+++ EXCERPT PROVIDED +++

Blasted · Post by **Blasted** » Wed Oct 05, 2016 12:01 am

The thought of problem 2 being an issue is a bit jarring. Isn't it a standard algorithm? Maybe I'm too old and crusty for this stuff.

Ice9 · Post by **Ice9** » Wed Oct 05, 2016 3:11 am

I think he's referring to a sequence with the same characteristics as in the OP - one composed of ordered integers starting with 1.

Which can be done in log10(pattern) time if you just want a valid index. I'm not sure off hand what it would be if you wanted to find the earliest index - ie. "213" is at index 14.

Starmaker · Post by **Starmaker** » Wed Oct 05, 2016 9:46 am

Ice9 wrote:I think he's referring to a sequence with the same characteristics as in the OP - one composed of ordered integers starting with 1.

Which can be done in log10(pattern) time if you just want a valid index. I'm not sure off hand what it would be if you wanted to find the earliest index - ie. "213" is at index 14.

Basically, you look at the number and see if you can detect a pattern. I'll put my code back up in two weeks when the submission window closes. I googled the rain trap, after all.

Starmaker · Post by **Starmaker** » Wed Nov 02, 2016 9:43 am

"We regret to inform you we cannot extend an invitation to the School to you, as you possess sufficient knowledge to apply for a junior developer vacancy without additional education."

wat
(edit: I phoned their HR person and they're apparently moderately enthusiastic about "keeping me in mind" for when they have openings and/or recommending me to their partners, in stark contrast to last year's "meh gtfo". Time to dust off the cv.)

---
Sequence:
https://github.com/Zephyrine/hh16/blob/master/seq.py

Explanation:

1. Find the first natural number of the sequence which actually appears in the target pattern by generating sequence fragments of increasing "remoteness" and trying to match them to the pattern.
2. Calculate how many digits preceded it in the natural sequence.
3. Shift as needed.

To do 1,
for each possible length k of the target number from 1 to length_of_pattern
for each possible shift j of the target number from 0 to k-1
take the digits in positions [j..k+j) of the pattern, assemble a segment of the natural sequence (adding and possibly subtracting 1s as needed) induced by that number and see if it matches the pattern.
In the inner cycle, if a mismatch is found, stop this iteration and try another j; if a match is found, record the inducing number and its shift j as a possible answer and return the smallest of possible answers when the inner cycle ends
(as soon as we have a candidate, we don't need to check for possible candidates of greater lengths since they're obviously further down the natural sequence).

+++

▶ **ACTIVITIES**
a) Give the date and time of every post in the forum thread.
b) Print the forum thread from "2. Calculate how" up to and including "the natural sequence).".
c) Carry on the forum thread about the sequence problem from where it stops.
The rows that come next are from a separate source, not from the forum thread.

+++ DATA EXTRACT +++

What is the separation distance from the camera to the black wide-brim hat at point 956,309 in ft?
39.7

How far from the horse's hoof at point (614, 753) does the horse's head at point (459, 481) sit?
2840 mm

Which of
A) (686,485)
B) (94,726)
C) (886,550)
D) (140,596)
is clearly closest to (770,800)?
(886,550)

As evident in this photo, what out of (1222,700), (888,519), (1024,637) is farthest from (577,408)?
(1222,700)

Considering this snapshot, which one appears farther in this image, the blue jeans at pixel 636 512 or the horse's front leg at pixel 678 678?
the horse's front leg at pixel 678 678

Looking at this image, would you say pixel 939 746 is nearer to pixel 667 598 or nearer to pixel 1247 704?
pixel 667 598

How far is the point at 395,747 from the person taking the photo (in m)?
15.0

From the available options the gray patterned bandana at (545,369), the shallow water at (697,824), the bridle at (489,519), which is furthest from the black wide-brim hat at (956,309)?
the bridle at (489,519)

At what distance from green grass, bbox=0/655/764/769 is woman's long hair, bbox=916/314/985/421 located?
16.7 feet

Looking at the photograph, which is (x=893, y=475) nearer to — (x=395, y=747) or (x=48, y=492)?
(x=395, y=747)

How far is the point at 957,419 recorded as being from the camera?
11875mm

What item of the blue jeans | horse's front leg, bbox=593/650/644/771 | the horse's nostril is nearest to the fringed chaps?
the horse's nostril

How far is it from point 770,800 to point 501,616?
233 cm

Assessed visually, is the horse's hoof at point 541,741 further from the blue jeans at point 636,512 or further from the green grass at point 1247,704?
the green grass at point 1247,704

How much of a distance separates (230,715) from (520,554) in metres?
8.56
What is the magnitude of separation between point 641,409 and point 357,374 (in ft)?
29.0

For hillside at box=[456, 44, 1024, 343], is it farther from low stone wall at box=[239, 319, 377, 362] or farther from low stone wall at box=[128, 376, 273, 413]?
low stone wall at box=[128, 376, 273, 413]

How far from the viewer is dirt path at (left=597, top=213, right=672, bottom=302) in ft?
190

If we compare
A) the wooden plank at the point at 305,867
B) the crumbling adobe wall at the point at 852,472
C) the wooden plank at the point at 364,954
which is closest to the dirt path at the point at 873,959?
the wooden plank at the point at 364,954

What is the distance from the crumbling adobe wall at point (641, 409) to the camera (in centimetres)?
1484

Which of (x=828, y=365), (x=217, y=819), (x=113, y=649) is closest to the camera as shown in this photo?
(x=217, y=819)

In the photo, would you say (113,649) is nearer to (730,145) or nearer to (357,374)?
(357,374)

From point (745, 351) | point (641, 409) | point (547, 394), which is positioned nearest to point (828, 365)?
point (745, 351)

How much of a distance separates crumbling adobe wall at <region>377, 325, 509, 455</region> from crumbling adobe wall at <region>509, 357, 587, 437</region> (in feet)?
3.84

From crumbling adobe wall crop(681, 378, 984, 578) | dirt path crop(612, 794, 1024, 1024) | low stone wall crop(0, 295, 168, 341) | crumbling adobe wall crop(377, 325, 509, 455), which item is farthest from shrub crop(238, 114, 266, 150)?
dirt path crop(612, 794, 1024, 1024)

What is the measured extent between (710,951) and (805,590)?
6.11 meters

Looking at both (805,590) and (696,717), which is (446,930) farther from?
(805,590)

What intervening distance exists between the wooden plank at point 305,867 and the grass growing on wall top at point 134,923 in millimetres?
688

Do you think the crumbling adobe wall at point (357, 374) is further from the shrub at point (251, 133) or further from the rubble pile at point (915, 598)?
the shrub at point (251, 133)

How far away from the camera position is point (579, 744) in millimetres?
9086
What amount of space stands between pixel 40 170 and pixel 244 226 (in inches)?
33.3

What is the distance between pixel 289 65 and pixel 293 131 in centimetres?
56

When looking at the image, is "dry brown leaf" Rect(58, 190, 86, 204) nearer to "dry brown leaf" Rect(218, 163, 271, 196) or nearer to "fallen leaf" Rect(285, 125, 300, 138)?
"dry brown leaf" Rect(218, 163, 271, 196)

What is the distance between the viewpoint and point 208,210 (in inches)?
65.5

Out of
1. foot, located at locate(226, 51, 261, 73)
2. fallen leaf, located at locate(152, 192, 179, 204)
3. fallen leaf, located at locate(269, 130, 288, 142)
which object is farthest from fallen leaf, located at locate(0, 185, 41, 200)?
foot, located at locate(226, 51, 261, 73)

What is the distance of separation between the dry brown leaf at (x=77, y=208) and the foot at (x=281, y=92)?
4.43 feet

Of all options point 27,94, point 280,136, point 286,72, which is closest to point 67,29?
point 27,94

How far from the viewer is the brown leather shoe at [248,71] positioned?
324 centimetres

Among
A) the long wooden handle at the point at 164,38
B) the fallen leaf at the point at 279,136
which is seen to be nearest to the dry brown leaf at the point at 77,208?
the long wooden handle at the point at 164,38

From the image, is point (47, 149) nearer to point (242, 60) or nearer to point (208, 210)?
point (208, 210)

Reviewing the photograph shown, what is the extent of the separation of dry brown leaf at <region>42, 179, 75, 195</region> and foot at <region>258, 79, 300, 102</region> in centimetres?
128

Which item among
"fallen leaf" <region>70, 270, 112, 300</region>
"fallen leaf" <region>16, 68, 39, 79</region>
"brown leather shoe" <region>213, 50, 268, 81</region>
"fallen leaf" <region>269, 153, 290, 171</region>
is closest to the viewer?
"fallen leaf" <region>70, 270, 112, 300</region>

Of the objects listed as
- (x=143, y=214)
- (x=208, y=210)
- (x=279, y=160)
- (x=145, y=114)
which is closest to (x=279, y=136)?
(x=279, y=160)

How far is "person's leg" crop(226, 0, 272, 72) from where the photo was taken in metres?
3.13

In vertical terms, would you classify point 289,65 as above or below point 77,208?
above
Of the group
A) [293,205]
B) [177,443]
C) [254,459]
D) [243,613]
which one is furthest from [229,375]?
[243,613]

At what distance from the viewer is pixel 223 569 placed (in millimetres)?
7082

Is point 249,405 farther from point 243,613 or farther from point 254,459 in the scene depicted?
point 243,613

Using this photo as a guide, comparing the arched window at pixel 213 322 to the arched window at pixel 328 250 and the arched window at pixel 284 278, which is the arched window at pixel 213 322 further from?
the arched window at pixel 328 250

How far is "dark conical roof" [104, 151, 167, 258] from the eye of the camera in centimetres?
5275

+++

▶ **OUTPUTS BY TASK**
a)
- Wed Oct 05, 2016 12:01 am
- Wed Oct 05, 2016 3:11 am
- Wed Oct 05, 2016 9:46 am
- Wed Nov 02, 2016 9:43 am

b)
2. Calculate how many digits preceded it in the natural sequence.
3. Shift as needed.

To do 1,
for each possible length k of the target number from 1 to length_of_pattern
for each possible shift j of the target number from 0 to k-1
take the digits in positions [j..k+j) of the pattern, assemble a segment of the natural sequence (adding and possibly subtracting 1s as needed) induced by that number and see if it matches the pattern.
In the inner cycle, if a mismatch is found, stop this iteration and try another j; if a match is found, record the inducing number and its shift j as a possible answer and return the smallest of possible answers when the inner cycle ends
(as soon as we have a candidate, we don't need to check for possible candidates of greater lengths since they're obviously further down the natural sequence).

c)
Example:

91029112
k = 1
j = 0: 9 + 1 = 10 == 10, 10 + 1 = 11 != 29
k = 2
j = 0: 91 + 1 = 92 != 02
j = 1: 10 - 1 = 9 == 9, 10 + 1 = 11 != 29
k = 3
j = 0: 910 + 1 = 911 != 291
j = 1: 102 - 1 = 101 != ??9
j = 2: 029 is not a natural number
k = 4
j = 0: 9102 + 1 = 9103 != 9112
j = 1: 1029 - 1 = 1028 != ???9
j = 2: 0291 is not a natural number
j = 3: 2911-1 = 2910 == ?910, 2911+1 = 2912 == 2???, pattern ends, record candidate;
we're out of js for this k and we're done, return (2911, 3).

Count the digits preceding the natural number 2911 in the sequence: 9*1+90*2+900*3+(2911-1000)*4
subtract 3 for the shift,
add 1 (per problem statement, we need the position of the first digit of the pattern)
and stick a fork in it.

Rain trap:
(provided for public benefit, since half the suggested solutions on the interwebs for the 2d trap are wrong)
https://github.com/Zephyrine/hh16/blob/master/flood.py

Explanation:

If either dimension is smaller than 3, the island won't hold water at all, return 0 (the general algorithm works in this case, too, but the check is cheaper).
Set total volume to 0.
Add the border cells to a heap (sorted by height), mark as visited.
Take a cell off the heap (once we're out of heap, we're done, return total volume).
For each its unvisited neighbor, add max(0, current height - neighbor height) to total volume, mark it as visited and add to the heap with height set to max(current height, neighbor height) [greater of its height and water level; water that we know isn't going anywhere effectively solidifies].

(If an HR person looking for a programmer is miraculously reading this, go ahead and PM me. I can sleep on a windowsill as long as I don't have to take literacy tests.)